The following essay drew inspiration from the Buckley Program’s dinner seminar and discussion on religious freedom with Mary Eberstadt on 1.25.17
By: Noah Daponte-Smith
The past eight years have been something of a disaster for religious conservatives. President Obama may have campaigned in 2008 on an anti-gay marriage platform, but by the time he left office last week, gay marriage had become the law of the land, the Affordable Care Act was forcing ecclesiastical orders to provide contraception and abortion to their employees, and the weight of governmental authority and public acrimony were pressuring bakers who still maintained traditionalist conceptions of marriage into providing cakes for gay weddings in violation of their consciences.
It comes as no surprise, then, that so many traditionalist Christians — those who do not belong to those churches that have largely succumbed to the tide of the modern secularist revolution — believe their world is facing an existential threat. It is this threat which Mary Eberstadt’s new book, It’s Dangerous to Believe: Religious Freedom and Its Enemies, seeks to bring to light, and which Eberstadt discussed with the student fellows of the Buckley Program on her recent visit to New Haven.

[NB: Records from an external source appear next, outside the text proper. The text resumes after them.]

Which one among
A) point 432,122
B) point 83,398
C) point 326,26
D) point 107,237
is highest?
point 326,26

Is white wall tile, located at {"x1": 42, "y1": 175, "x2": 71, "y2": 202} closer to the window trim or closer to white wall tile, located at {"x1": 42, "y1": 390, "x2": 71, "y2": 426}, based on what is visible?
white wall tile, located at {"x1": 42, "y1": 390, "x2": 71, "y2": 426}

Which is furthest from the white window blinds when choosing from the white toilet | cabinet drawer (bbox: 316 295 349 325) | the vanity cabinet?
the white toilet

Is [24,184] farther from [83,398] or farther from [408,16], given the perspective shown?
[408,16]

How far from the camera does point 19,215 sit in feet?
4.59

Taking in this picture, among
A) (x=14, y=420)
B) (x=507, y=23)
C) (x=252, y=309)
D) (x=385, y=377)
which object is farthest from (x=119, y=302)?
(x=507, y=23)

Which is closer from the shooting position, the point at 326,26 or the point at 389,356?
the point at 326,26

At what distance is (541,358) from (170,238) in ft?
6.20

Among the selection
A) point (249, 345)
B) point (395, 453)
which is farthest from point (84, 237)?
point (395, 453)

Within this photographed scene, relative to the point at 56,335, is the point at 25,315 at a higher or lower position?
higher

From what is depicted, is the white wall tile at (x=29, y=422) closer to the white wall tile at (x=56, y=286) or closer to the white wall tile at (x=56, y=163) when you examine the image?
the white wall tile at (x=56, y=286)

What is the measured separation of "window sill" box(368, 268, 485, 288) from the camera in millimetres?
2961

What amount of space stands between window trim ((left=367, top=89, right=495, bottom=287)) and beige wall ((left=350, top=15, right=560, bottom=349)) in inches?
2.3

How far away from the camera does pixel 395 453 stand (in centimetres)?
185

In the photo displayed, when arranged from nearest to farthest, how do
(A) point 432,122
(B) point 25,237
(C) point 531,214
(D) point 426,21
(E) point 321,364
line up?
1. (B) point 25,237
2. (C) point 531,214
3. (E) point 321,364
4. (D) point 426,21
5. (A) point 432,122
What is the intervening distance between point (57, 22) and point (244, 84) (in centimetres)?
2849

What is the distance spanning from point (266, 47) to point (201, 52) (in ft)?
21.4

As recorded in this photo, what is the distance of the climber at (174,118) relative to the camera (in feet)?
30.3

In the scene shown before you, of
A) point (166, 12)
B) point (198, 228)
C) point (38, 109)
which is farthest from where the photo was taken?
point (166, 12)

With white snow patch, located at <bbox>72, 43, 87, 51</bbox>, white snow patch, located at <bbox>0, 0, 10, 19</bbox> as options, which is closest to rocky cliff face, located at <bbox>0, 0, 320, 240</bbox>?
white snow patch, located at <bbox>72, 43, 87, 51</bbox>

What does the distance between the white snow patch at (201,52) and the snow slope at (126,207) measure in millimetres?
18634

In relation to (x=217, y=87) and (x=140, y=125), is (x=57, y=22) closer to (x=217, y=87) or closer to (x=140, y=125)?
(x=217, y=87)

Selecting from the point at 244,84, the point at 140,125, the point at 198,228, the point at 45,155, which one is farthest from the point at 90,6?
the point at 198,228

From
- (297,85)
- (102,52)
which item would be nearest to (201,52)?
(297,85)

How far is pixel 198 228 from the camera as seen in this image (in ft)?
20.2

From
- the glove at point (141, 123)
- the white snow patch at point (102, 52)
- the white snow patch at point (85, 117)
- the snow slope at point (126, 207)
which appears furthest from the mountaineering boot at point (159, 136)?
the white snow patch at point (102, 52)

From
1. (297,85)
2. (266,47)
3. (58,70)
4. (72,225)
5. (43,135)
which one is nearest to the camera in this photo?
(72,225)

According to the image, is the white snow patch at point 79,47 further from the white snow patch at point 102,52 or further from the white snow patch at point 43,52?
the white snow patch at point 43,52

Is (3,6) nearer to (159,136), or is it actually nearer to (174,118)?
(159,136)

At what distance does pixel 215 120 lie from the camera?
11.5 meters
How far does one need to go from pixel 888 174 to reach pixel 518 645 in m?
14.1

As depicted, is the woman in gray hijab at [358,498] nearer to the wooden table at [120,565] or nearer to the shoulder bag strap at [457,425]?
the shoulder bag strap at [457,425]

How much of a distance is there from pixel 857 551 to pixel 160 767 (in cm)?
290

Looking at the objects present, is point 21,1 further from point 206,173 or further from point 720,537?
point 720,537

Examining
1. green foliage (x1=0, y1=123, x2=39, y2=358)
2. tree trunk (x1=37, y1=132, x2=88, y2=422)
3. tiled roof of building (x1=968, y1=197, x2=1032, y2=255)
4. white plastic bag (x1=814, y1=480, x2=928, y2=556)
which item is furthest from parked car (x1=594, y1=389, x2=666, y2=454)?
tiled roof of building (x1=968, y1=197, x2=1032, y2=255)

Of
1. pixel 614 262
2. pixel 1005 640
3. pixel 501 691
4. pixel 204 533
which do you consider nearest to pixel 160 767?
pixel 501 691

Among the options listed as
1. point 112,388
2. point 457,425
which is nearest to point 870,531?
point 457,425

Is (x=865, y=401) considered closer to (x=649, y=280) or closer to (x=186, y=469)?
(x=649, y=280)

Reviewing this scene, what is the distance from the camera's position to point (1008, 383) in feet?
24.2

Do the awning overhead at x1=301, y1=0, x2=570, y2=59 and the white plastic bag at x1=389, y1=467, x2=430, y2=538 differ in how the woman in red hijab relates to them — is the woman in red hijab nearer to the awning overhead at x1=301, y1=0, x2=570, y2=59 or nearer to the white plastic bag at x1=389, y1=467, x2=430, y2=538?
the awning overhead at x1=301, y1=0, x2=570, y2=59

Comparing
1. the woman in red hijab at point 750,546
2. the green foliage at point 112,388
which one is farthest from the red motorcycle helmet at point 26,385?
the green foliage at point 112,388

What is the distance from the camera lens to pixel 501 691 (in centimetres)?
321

Eberstadt’s book, short but powerful, is a testament to the weight of discrimination and social animus faced by traditionalist religious conservatives in an increasingly secular world. That discrimination, though often scoffed at by many liberals, is real, and surely one of the issues most pressing on the Christian mind in the summer and fall of 2016. The question is one of almost existential importance: At stake seems to be the matter of whether one can truly, freely be a Christian in today’s America.